時系列分析とは、時間の経過に伴い変化するデータを体系的に分析する手法です。売上や来場者数、気象データといった時系列データを活用することで、過去の傾向を理解し、未来の予測や異常値の検知を行うことができます。この手法はビジネスや経済、自然科学など幅広い分野で活用されています。データの性質や目的に応じてさまざまなモデルが存在し、ARIMAやSARIMAといった統計的手法から、Prophetのような先進的なライブラリまで多様な選択肢があります。
時系列分析とは
時系列分析は、時間の経過とともに変化するデータを分析する手法です。対象となるデータは、売上や来場者数といった日次・週次・月次の記録が一般的です。ARIMAモデルや状態空間モデルといった統計的手法を活用することで、要因の分析や将来の予測、異常検知が可能です。

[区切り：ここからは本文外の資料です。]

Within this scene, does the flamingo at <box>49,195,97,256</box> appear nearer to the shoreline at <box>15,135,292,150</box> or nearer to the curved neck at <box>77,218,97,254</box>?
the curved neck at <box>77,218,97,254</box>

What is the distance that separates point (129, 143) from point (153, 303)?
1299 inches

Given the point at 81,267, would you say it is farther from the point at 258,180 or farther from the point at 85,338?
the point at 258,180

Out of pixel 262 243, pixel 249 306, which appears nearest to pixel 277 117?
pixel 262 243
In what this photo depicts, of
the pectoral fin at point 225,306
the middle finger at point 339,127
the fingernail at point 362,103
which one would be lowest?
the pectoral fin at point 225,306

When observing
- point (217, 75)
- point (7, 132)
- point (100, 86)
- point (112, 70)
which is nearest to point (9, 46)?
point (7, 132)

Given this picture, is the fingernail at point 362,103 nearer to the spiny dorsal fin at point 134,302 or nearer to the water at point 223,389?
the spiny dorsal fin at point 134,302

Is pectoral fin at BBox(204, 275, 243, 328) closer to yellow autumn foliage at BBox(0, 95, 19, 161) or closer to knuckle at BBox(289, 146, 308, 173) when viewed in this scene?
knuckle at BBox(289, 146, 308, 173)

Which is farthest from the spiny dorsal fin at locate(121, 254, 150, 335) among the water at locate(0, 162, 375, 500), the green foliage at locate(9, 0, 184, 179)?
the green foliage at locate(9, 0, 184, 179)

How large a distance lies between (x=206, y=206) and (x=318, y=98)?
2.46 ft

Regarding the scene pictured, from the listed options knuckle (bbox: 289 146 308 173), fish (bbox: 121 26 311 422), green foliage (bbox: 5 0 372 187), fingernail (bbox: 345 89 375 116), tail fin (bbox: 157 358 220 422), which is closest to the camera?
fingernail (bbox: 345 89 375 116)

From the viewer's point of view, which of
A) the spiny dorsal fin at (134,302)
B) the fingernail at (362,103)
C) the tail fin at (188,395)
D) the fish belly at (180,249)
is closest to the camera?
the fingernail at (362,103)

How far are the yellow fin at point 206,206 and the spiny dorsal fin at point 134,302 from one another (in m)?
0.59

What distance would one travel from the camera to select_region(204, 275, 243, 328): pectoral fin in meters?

時系列データを解析する際には、長期的な傾向や周期的な変化を明らかにし、不規則なノイズを分離することでデータの本質を把握しやすくなり、将来の値を予測する精度が向上します。
時系列データとは
時系列データとは時間の順序に従って観測されたデータのことです。一定の時間間隔で得られる記録や、イベント発生時刻・頻度なども含まれます。例として、株価、気象データ、販売数、センサーデータなどが挙げられます。
回帰分析との違い
回帰分析はデータ間の関係性を数式化し、未知の条件下で予測を行う手法です。例えば、身長と体重の相関をもとに、身長から体重を予測するモデルを構築します。一方、時系列分析は過去のデータが未来の値に影響を与える自己相関を考慮する手法であり、データの時間的なトレンドや季節性、ノイズをモデル化して将来の値を予測します。
時系列分析の活用シーン
将来予測 | 時系列データに基づき、売上や広告クリック数の将来推移を予測することが可能です。予測モデルとしてARIMAが代表的で量的な目標を扱う際に有用です。 |
効果推定 | マーケティング施策の効果を検証する際には、施策前後の変化を時系列解析で分析できます。ユーザーログやSNSデータのような時間依存データが効果推定に活用されます。 |
異常検知 | データに含まれる外れ値や変化点を識別します。ARIMAやSARIMAモデルを用いた残差分析や機械学習手法を活用した検知も行われています。 |
時系列分析の変動要因
時系列分析では、データの変動要因を3つに分解して理解します。例えば、日々のデータには上下の変動がありますが、年間単位で平均を取ると徐々に増加している場合、長期的なトレンドがプラスであると判断できます。過去のデータの波形を分析し、それぞれの要因を特定します。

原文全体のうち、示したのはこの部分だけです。